From: Niklas Schnelle
Date: Fri Feb 17 2023 - 10:41:22 EST


On Fri, 2023-02-17 at 09:41 -0500, Matthew Rosato wrote:
> On 2/15/23 7:03 AM, Niklas Schnelle wrote:
> > Flush queues currently use a fixed compile time size of 256 entries.
> > This being a power of 2 allows the compiler to use shift and mask
> > instead of more expensive modulo operations. With per-CPU flush queues
> > larger queue sizes would hit per-CPU allocation limits, with a single
> > flush queue these limits do not apply however. Also with single queues
> > being particularly suitable for virtualized environments with expensive
> > IOTLB flushes these benefit especially from larger queues and thus fewer
> > flushes.
> >
> > To this end re-order struct iova_fq so we can use a dynamic array and
> > introduce the flush queue size and timeouts as new options in the
> > dma_iommu_options struct.
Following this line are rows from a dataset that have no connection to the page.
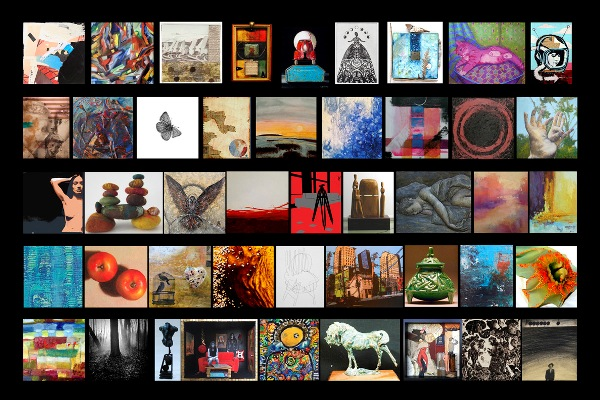 """notBIG(3)"" postcard showing 45 artworks, by Mary Rezny"
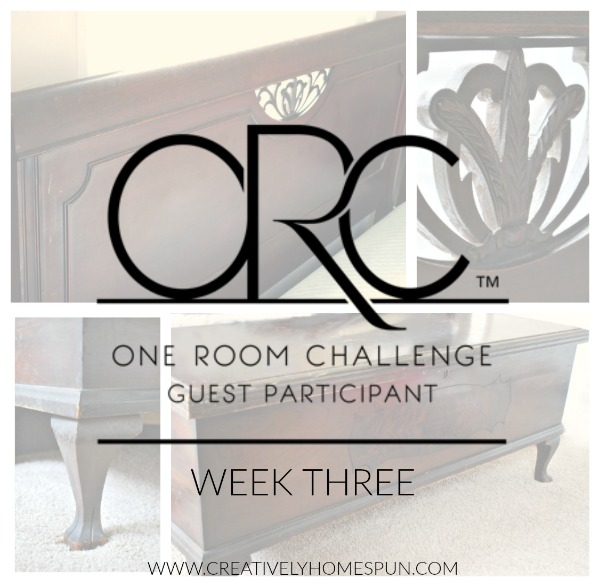Welcome To Week Three Of The #oneroomchallenge! Hosted By Linda From  Calling It Home, The Projects Are Moving Along! Aside From Reveal Day, This  Challenge ...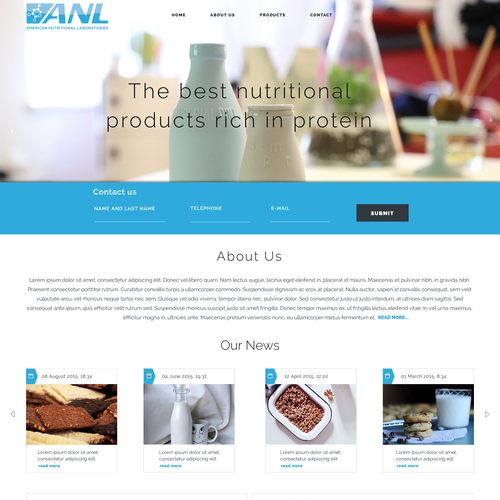 Landing page design for American Nutritional Laboratories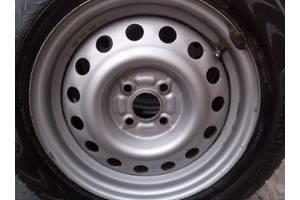 диски с шинами Geely CK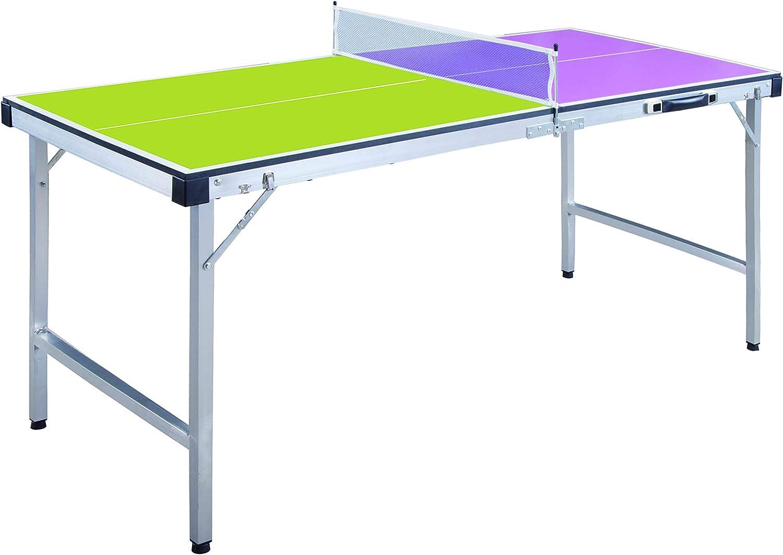 ODG - Mesa Ping Pong Plegable con Red y Raquetas de Madera y Metal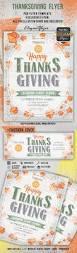 thanksgiving email format thanksgiving u2013 flyer psd template facebook cover u2013 by elegantflyer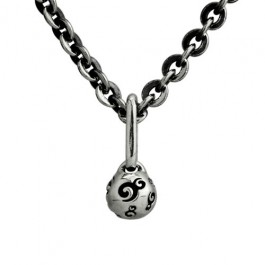 "OHM Ball Necklace (28""/70cm) / ohm經典logo眼球項鍊"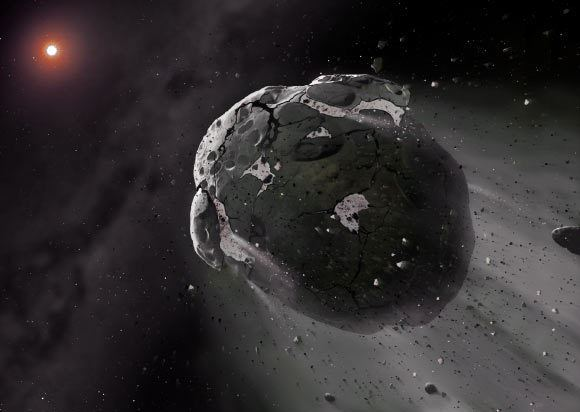 (469219) 2016 HO3 Asteroid 2016 HO3 is Earth39s QuasiSatellite NASA Astronomers Say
So as not to lose the shift and mask
> > optimization, check that the variable length is a power of 2 and use
> > explicit shift and mask instead of letting the compiler optimize this.
> >
> > In the s390 IOMMU driver a large fixed queue size and timeout is then
> > set together with single queue mode bringing its performance on s390
> > paged memory guests on par with the previous s390 specific DMA API
> > implementation.
> >
> > Signed-off-by: Niklas Schnelle <schnelle@xxxxxxxxxxxxx>
>
> Reviewed-by: Matthew Rosato <mjrosato@xxxxxxxxxxxxx> #s390
>
> > +#define S390_IOMMU_SINGLE_FQ_SIZE 32768
> > +#define S390_IOMMU_SINGLE_FQ_TIMEOUT 1000
> > +
>
> One question about these values however, was there a rationale to choosing these particular numbers (anything worth documenting?) or were they were simply chosen because they showed similar characteristics to the previous DMA approach? I'm mostly wondering if it's worth experimenting with other values here in the future to see what kind of impact it would have.
>

For the flush queue size, which has to be a power of two, I basically
picked the smallest value that gave me similar performance under z/VM
as prior to the conversion. Somewhat similar for the timeout though I
tried only a dozen "nice" values. Since the timeout basically
determines how long a rogue PCI device could potentially access old
data I found that 1 second is also kind of easy to explain. But yes
these could still be tuned in the future.

Thanks,
Niklas